DATASET RECORDS below:
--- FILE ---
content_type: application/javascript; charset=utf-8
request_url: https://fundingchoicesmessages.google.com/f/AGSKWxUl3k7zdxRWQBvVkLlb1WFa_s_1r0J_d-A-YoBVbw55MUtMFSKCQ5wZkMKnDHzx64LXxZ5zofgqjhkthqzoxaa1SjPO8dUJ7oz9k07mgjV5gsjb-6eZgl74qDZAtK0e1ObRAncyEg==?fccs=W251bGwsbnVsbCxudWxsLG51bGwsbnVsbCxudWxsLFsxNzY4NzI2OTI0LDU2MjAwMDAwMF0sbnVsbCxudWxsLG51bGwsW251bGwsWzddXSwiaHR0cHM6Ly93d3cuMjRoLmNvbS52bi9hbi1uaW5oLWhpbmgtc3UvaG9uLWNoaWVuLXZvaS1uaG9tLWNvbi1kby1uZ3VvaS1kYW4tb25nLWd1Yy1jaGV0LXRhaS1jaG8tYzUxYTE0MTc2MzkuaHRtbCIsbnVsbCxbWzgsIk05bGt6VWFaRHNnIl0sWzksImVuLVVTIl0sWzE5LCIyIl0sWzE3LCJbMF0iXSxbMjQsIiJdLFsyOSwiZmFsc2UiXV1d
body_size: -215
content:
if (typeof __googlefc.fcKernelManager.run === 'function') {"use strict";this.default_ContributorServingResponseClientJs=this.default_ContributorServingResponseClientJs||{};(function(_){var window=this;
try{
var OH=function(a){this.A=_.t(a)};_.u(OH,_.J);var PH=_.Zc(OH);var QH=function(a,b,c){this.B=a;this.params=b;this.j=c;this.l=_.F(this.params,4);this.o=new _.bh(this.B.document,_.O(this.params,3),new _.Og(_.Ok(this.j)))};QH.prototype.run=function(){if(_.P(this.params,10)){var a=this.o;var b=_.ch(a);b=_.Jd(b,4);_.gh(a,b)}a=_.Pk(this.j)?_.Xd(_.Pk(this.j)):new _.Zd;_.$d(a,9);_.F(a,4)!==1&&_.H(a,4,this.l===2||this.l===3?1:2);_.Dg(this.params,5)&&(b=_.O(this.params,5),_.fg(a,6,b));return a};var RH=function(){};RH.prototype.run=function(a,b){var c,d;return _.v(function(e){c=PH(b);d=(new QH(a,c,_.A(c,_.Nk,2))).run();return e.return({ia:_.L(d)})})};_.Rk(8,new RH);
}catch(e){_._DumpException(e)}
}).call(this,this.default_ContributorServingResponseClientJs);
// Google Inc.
End of DATASET RECORDS.
**YOUR INSTRUCTIONS**
Above are some records. Print them all exactly.

**TASK RESULT**
--- FILE ---
content_type: application/javascript; charset=utf-8
request_url: https://fundingchoicesmessages.google.com/f/AGSKWxUl3k7zdxRWQBvVkLlb1WFa_s_1r0J_d-A-YoBVbw55MUtMFSKCQ5wZkMKnDHzx64LXxZ5zofgqjhkthqzoxaa1SjPO8dUJ7oz9k07mgjV5gsjb-6eZgl74qDZAtK0e1ObRAncyEg==?fccs=W251bGwsbnVsbCxudWxsLG51bGwsbnVsbCxudWxsLFsxNzY4NzI2OTI0LDU2MjAwMDAwMF0sbnVsbCxudWxsLG51bGwsW251bGwsWzddXSwiaHR0cHM6Ly93d3cuMjRoLmNvbS52bi9hbi1uaW5oLWhpbmgtc3UvaG9uLWNoaWVuLXZvaS1uaG9tLWNvbi1kby1uZ3VvaS1kYW4tb25nLWd1Yy1jaGV0LXRhaS1jaG8tYzUxYTE0MTc2MzkuaHRtbCIsbnVsbCxbWzgsIk05bGt6VWFaRHNnIl0sWzksImVuLVVTIl0sWzE5LCIyIl0sWzE3LCJbMF0iXSxbMjQsIiJdLFsyOSwiZmFsc2UiXV1d
body_size: -215
content:
if (typeof __googlefc.fcKernelManager.run === 'function') {"use strict";this.default_ContributorServingResponseClientJs=this.default_ContributorServingResponseClientJs||{};(function(_){var window=this;
try{
var OH=function(a){this.A=_.t(a)};_.u(OH,_.J);var PH=_.Zc(OH);var QH=function(a,b,c){this.B=a;this.params=b;this.j=c;this.l=_.F(this.params,4);this.o=new _.bh(this.B.document,_.O(this.params,3),new _.Og(_.Ok(this.j)))};QH.prototype.run=function(){if(_.P(this.params,10)){var a=this.o;var b=_.ch(a);b=_.Jd(b,4);_.gh(a,b)}a=_.Pk(this.j)?_.Xd(_.Pk(this.j)):new _.Zd;_.$d(a,9);_.F(a,4)!==1&&_.H(a,4,this.l===2||this.l===3?1:2);_.Dg(this.params,5)&&(b=_.O(this.params,5),_.fg(a,6,b));return a};var RH=function(){};RH.prototype.run=function(a,b){var c,d;return _.v(function(e){c=PH(b);d=(new QH(a,c,_.A(c,_.Nk,2))).run();return e.return({ia:_.L(d)})})};_.Rk(8,new RH);
}catch(e){_._DumpException(e)}
}).call(this,this.default_ContributorServingResponseClientJs);
// Google Inc.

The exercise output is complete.